Her words stung a bit. Encio had, after all, wanted to join Nara because he was interested in her status as an Outworlder.
“Mother, I am not going to abandon my team. I am not going to get bored of my team.”
“Why not? You have before.”
“Mother. That is not something you’d tell your students, would you?”
She shook her head.
He held her shaking hands gently, bringing her in for a hug, “It’s okay. I’ll be okay.”
“You don’t know that.”
“Nobody is completely safe. Life is unexpected mother, regardless of whether I chase danger.”
“I want you to be safe.”
“Mother,” Encio said gently, “Grandfather didn’t give me a Dimension Essence just to see me languish at iron rank. I am the most promising member of my generation.”
“You’ve got such a big head,” she chuckled, her anger born from worry subsiding.
“This head came from you, not father. He’s more proportionate.”
“I’m your mother. You can’t say that to me!”
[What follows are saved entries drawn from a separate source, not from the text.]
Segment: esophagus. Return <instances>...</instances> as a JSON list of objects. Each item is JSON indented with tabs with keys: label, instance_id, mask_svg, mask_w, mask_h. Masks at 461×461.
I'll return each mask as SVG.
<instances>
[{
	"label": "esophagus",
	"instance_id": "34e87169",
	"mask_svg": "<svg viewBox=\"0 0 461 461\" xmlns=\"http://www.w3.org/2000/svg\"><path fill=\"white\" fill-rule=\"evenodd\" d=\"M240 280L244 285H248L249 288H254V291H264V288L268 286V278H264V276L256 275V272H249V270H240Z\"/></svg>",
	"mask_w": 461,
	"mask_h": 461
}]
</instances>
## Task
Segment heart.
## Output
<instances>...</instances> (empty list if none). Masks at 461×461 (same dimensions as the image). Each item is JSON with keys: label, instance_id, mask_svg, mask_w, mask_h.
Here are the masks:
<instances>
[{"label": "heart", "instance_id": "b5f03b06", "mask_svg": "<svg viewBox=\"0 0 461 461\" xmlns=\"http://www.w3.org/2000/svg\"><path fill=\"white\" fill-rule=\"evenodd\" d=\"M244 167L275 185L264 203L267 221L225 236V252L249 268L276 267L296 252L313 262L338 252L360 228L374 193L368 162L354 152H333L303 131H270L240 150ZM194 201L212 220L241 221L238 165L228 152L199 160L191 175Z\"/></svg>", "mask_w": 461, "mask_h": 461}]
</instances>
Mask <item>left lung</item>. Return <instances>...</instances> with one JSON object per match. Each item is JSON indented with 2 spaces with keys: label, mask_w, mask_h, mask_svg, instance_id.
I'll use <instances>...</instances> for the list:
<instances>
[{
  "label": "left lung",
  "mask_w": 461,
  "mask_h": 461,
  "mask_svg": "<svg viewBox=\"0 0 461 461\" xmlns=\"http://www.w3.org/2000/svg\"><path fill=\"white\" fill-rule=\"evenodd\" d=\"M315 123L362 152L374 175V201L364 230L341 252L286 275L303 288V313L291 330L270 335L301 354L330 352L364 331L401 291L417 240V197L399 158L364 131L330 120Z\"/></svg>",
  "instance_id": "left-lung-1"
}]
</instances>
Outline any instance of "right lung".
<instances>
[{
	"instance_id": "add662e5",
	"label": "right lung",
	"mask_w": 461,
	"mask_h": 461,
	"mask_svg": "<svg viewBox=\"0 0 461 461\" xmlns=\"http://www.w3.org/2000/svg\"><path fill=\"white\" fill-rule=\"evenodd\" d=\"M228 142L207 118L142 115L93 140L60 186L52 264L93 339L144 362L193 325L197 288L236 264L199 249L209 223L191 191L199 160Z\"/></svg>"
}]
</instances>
“What do you mean?” Encio said innocently, “You don’t like to see me compliment father?”
Adelina pretended to deliberate. “His beauty is for me to appreciate, not you.”
Encio rolled his eyes as his mother’s sappiness.
“Why aren’t I a celestine then?”
Adelina chuckled, “Valer and I thought you’d be too beautiful then. You’d get into all different kinds of trouble.”
“Now that didn’t work out, did it?”
“No, it didn’t, but I think the havoc you would’ve caused would be even worse.”
She sat down beside her son on a plush couch, calmed.
“I’m sorry Encio, I said things I should not have.”
“It’s alright.”
“But. Encio,” she said, her voice pitched with more threat. “You should not be keeping such things from me.”
“…Do you really need to know exactly what I’m doing?”
He was already in his twenties. Even in Nara’s world, that was an age of independence. Doubly so here, where essence users started off early. But he knew his mother was fearful after Celina had died.
“I send my son to live with my father, and he drops him off in another country to join a team without my knowledge. I need to have a ‘chat’ with my father about how he’s handling his daughter’s son. So yes, Enciodes Aciano, I need to know what you are doing.”
“If you don’t try to stop me from doing it,” he protested.
“I’ll try to stop you from doing it if I think it’s going to get you killed.”
“Fine, you win. I’ll send letters.”
“You better. If you don’t, I’m going to find you and drag you back home myself.”